Ein Besuch des Sachsen-Anhaltinischen Landtages

Das Gebäude des Landtages, das sich im Herzen der Landeshauptstadt Magdeburg befindet, dient als Tagungsort des Parlaments von Sachsen-Anhalt und als Arbeitsplatz für dessen Abgeordnete. Bei einem Besuch des imposanten Hauses konnten wir, als zukünftige Wähler, einen Blick hinter die Kulissen des politischen Lebens unseres Landesparlaments werfen.
Unser Aufenthalt am Donnerstag, dem 22. November 2018, im Landtag begann mit einer kurzen Einführung zum baulichen Hintergrund des Landtags. Der Gebäudekomplex „Domplatz 6 – 9“, direkt gegenüber vom Magdeburger Dom, ist gekennzeichnet durch die barocke Fassade von einstmals vier separaten Häusern. In den 1720er Jahren wurden sie errichtet. Erst nach der Wiedervereinigung und der Wahl Magdeburgs zur Landeshauptstadt wurde der Komplex zum Parlamentssitz umgebaut.
Ein von den Bürgern des Bundeslandes legitimierter Landtag hat die Aufgaben Gesetze zu beschließen, einen Minister – Präsidenten und die Richter des Landesverfassungsgerichts zu wählen, die Landesregierung zu kontrollieren und einen Haushaltsplan für das Land aufzustellen. Daher ist das Landesparlament die Legislative, also die gesetzgebende Gewalt, die Landesregierung hingegen die Exekutive, die ausführende Gewalt.
Der Diskussion zwischen den verschiedenen Interessengruppen, die im Parlament vertreten sind, konnten wir bei einer Plenarsitzung folgen. Hierbei war das Thema die zukünftige Energiegewinnung und der Ausstieg aus der Kohleförderung. Während unseres Aufenthalts konnten wir die Positionen von Bündnis 90/Die Grünen und der CDU zu dieser Problematik anhören.
Daraufhin wurden wir in den Fraktionsraum Letzterer geführt. Dort hatten wir die Möglichkeit einem Abgeordneten der CDU, Herrn Daniel Sturm, unsere persönlichen Fragen zu stellen.
Der 41-jährige ist seit 1993 Mitglied der Jungen Union und sitzt seit 2006 über seinen Wahlkreis 44 (Naumburg) im Landtag von Sachsen-Anhalt.

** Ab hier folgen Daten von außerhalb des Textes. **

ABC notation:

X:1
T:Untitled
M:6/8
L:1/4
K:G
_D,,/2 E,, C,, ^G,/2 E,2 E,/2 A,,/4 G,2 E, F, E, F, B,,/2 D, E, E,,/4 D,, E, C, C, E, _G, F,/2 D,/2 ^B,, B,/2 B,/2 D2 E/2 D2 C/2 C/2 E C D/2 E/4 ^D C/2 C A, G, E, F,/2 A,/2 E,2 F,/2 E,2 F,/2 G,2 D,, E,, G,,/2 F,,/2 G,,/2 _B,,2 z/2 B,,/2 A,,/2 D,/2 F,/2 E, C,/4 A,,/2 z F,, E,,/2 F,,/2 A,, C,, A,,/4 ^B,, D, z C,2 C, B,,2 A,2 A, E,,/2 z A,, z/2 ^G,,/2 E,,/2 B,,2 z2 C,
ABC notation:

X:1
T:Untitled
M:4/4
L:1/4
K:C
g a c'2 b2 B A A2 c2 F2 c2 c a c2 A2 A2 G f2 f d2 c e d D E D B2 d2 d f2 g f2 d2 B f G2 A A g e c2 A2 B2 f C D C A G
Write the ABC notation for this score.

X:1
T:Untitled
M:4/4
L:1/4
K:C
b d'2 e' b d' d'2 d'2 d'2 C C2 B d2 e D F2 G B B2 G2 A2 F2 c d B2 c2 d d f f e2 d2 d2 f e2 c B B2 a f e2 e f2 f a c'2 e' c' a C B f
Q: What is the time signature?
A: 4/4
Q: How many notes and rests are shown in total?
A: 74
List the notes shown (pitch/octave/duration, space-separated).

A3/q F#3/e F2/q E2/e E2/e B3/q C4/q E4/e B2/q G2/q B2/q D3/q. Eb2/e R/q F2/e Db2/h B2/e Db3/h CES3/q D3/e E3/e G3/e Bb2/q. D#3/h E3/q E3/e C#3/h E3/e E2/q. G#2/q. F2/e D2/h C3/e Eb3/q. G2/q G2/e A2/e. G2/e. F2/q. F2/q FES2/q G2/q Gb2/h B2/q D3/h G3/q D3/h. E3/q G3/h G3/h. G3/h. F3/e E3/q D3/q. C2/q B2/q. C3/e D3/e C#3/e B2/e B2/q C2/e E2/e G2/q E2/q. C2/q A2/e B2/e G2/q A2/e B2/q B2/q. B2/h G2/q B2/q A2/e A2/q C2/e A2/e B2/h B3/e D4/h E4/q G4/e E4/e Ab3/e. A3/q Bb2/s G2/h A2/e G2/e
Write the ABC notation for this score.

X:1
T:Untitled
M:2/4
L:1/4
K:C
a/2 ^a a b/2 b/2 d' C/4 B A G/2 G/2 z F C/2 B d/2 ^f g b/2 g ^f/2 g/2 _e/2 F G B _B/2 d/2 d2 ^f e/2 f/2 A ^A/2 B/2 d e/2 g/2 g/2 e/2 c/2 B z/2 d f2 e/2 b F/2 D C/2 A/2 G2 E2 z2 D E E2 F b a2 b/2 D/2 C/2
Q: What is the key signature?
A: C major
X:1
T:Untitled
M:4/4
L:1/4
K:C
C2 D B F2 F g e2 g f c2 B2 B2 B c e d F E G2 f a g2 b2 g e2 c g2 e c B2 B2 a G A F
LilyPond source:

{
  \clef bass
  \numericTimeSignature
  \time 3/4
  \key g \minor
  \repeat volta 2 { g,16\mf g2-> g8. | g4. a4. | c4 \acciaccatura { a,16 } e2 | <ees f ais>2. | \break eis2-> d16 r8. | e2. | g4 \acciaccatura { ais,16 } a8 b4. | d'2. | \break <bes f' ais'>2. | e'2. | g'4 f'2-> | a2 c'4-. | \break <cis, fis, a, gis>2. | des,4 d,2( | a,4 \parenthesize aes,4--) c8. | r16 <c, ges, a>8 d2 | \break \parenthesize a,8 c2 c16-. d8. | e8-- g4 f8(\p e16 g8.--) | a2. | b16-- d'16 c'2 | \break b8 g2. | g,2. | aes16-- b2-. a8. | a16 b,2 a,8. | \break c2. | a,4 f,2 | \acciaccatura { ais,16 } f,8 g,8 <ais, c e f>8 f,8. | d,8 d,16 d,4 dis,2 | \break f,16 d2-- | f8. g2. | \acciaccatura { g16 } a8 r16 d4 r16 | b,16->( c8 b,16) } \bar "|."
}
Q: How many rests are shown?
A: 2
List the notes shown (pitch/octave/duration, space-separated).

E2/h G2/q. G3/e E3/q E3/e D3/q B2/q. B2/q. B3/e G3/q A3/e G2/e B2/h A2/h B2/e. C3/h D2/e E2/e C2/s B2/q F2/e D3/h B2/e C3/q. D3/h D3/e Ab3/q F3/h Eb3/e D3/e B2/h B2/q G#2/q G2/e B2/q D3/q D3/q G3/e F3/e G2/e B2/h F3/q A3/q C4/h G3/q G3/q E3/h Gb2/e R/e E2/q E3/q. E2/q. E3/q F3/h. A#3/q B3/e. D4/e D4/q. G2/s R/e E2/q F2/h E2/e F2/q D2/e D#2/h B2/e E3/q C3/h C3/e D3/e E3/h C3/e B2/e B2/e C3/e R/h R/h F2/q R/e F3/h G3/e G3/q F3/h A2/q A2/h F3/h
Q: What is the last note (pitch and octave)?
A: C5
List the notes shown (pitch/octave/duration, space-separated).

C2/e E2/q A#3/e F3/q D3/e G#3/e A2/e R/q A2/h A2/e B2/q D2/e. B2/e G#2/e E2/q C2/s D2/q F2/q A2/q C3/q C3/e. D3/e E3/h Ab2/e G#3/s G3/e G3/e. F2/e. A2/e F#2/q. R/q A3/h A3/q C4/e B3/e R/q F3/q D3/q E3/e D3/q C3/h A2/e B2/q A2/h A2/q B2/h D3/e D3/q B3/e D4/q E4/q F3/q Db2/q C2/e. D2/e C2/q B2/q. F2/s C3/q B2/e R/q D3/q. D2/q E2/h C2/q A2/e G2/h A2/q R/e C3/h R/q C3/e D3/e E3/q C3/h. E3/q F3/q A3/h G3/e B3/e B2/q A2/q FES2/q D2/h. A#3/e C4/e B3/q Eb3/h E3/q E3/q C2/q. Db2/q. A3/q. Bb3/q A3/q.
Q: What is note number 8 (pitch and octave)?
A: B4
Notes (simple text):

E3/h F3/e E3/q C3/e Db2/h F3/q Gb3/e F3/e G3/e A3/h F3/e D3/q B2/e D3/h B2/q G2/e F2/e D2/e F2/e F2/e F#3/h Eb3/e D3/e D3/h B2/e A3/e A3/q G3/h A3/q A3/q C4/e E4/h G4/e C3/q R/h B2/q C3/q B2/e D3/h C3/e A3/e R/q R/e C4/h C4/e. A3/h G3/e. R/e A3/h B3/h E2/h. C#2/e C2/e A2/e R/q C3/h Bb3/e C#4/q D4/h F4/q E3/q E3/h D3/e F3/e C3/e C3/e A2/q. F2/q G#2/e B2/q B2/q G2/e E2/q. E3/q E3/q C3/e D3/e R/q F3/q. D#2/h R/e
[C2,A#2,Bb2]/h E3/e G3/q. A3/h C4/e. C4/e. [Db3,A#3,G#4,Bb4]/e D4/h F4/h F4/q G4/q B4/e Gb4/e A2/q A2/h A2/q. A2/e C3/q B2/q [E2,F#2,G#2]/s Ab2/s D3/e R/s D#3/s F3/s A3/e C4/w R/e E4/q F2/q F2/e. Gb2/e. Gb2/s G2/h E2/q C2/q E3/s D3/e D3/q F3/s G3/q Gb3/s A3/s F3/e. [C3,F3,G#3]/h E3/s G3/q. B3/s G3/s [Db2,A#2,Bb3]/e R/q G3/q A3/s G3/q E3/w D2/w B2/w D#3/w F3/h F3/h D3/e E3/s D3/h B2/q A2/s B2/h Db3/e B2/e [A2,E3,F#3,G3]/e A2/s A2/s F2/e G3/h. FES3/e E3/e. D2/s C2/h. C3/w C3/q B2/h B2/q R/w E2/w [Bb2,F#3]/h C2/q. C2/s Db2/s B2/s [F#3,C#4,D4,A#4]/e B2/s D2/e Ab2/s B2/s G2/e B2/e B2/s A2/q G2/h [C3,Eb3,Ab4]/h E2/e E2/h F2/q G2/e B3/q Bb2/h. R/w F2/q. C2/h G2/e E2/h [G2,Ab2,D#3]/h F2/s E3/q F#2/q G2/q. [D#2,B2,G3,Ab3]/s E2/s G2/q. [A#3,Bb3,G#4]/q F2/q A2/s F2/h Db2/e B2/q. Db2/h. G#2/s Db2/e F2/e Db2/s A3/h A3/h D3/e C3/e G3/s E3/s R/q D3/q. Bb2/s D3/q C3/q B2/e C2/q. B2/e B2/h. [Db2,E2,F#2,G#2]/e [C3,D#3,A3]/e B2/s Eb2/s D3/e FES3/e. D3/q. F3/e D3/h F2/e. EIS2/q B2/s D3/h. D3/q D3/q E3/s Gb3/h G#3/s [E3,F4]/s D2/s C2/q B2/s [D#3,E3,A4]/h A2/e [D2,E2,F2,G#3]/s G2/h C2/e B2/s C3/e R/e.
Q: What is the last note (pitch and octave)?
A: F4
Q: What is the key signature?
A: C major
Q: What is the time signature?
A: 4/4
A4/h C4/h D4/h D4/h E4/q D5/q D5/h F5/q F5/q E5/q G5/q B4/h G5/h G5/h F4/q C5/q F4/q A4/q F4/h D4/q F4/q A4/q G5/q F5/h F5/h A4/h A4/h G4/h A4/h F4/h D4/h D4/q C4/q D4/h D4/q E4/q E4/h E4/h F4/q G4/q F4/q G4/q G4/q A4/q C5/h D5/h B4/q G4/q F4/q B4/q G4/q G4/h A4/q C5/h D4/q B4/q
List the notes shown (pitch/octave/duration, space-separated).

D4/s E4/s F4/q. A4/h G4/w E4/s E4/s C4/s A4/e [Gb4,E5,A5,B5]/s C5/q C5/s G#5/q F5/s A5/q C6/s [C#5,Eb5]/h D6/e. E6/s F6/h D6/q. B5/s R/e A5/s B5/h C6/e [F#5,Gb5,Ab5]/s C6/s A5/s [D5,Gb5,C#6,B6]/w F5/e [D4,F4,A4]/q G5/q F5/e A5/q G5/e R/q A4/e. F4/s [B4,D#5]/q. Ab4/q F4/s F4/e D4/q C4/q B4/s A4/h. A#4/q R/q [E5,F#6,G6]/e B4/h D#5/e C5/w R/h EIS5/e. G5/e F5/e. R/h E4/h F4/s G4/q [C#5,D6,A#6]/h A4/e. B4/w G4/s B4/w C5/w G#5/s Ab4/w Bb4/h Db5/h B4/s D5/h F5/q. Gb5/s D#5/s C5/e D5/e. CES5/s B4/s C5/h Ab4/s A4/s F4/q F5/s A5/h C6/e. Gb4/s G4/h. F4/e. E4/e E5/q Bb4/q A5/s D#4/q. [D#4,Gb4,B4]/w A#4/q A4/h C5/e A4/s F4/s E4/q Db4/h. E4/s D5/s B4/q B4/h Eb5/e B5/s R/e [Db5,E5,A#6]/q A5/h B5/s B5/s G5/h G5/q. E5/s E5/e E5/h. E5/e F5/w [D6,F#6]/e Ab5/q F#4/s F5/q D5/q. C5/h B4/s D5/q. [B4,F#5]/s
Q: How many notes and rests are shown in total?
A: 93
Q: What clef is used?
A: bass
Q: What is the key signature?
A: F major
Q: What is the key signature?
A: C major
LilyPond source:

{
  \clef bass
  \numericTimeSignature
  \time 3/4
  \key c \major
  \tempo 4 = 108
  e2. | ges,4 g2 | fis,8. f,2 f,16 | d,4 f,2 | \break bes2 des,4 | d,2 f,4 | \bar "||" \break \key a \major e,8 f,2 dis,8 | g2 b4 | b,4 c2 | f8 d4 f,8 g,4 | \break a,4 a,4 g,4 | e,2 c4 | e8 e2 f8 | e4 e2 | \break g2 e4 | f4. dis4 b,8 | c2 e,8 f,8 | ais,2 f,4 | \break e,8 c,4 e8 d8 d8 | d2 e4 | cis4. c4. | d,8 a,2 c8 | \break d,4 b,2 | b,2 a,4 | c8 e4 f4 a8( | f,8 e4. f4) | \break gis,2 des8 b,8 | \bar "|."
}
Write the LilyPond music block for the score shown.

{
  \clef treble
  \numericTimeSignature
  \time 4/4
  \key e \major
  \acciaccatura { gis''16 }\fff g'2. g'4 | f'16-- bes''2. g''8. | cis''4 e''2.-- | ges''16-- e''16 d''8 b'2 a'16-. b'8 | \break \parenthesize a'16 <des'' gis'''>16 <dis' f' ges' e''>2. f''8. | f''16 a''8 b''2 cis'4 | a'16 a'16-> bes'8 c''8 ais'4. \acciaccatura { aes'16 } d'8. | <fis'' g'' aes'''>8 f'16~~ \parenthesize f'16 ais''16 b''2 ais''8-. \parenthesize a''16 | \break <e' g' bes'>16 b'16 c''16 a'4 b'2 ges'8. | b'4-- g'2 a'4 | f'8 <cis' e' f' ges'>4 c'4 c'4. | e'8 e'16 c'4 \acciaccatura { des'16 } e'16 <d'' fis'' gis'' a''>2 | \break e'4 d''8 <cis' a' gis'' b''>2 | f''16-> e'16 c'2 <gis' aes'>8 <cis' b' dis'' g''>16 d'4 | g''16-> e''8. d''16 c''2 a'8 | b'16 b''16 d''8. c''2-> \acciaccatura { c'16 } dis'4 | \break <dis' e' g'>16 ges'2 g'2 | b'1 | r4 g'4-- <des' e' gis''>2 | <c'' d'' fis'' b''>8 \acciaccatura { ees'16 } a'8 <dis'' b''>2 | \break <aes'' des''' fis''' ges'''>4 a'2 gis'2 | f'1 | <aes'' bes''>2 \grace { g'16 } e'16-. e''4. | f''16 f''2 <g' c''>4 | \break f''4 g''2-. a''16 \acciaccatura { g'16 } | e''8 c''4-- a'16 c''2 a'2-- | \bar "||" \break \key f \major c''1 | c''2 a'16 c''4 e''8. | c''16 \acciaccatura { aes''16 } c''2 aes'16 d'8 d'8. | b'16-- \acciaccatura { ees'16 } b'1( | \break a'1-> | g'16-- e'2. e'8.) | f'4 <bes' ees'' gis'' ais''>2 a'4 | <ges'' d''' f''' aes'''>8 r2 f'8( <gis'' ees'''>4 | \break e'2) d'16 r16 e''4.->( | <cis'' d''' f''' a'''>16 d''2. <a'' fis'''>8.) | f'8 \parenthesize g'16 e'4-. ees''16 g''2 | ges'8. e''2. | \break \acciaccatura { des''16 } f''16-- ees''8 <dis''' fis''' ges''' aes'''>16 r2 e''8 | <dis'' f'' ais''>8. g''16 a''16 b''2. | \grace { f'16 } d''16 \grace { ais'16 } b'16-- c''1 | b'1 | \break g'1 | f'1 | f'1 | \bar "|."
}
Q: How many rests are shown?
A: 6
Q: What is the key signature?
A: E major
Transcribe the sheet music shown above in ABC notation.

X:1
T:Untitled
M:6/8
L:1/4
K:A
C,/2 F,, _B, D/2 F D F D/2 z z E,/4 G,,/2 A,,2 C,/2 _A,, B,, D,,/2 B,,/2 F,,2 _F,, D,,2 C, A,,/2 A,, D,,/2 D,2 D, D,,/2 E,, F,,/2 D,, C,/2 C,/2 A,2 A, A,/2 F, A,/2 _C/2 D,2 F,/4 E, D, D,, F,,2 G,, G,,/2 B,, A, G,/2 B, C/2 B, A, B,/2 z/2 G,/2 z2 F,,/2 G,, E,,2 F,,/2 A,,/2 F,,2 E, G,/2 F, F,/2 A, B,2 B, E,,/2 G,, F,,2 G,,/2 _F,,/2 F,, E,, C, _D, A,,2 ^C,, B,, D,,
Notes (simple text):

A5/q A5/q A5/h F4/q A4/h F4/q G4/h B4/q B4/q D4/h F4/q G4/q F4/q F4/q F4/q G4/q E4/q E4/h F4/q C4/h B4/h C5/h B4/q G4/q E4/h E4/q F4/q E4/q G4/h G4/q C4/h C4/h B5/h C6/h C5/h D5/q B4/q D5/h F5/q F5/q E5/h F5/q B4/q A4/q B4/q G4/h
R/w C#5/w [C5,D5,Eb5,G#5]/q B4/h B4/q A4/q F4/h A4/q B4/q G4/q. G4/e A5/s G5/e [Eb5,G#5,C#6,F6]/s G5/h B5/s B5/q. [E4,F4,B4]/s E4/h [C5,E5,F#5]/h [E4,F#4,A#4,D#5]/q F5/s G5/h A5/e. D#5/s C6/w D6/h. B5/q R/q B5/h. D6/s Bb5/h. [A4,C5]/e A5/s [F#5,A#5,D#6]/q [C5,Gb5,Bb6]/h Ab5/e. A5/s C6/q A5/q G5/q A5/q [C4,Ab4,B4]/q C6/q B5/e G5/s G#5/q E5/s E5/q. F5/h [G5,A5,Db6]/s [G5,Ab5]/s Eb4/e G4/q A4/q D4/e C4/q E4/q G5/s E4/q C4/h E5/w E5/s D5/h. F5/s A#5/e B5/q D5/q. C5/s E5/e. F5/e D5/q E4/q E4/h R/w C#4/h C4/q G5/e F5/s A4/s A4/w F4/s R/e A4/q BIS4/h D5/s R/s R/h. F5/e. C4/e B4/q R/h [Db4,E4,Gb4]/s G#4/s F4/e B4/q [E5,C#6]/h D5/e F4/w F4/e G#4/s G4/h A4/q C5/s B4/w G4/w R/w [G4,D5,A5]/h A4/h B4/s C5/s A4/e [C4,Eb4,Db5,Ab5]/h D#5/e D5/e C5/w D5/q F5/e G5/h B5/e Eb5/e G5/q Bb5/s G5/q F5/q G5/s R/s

Bei unserem Gespräch berichtete er über seine Aufgaben im Landtag. Er arbeitet im Ausschuss für Landesentwicklung und Verkehr, für Bundes- und Europaangelegenheiten sowie für Medien. Wir stellten Fragen nach seiner Meinung über die Nachfolge des CDU – Vorsitzes, die Migrationspolitik, seinen Umgang mit „Social Media“, die Arbeit mit der AfD, die erst seit 2016 die zweitgrößte Fraktion in unserem Landtag bildet und über seinen Lohn, den er für seine politische Arbeit monatlich bezieht. Auf alle unsere Fragen antwortete Herr Sturm ehrlich und begründete seine Position sachlich fundiert.
Sehr interessant für uns war sein Bericht über das Jugendparlament. Dieses traf sich am 12. November zum 13. Mal im Plenarsaal des Landtages. Die Jugendlichen diskutierten mit Abgeordneten über für junge Leute relevante Themen. Die Anträge, die von ihnen beschlossen worden sind, werden nun zu weiteren Beratungen in die Fraktionen genommen. Bestenfalls werden sie sogar zu echten Anträgen und dann im Plenum diskutiert. Diese Möglichkeit der politischen Partizipation, die einigen wenigen jungen Menschen geboten wird, halte ich für sehr wichtig.
Insgesamt war unser Besuch äußerst interessant. Viel Wissenswertes konnten wir aus den Vorträgen der Mitarbeiter im Landtag erfahren. Der Einblick in den Alltag eines Abgeordneten hat mich darin bestärkt mich später auch politisch zu engagieren.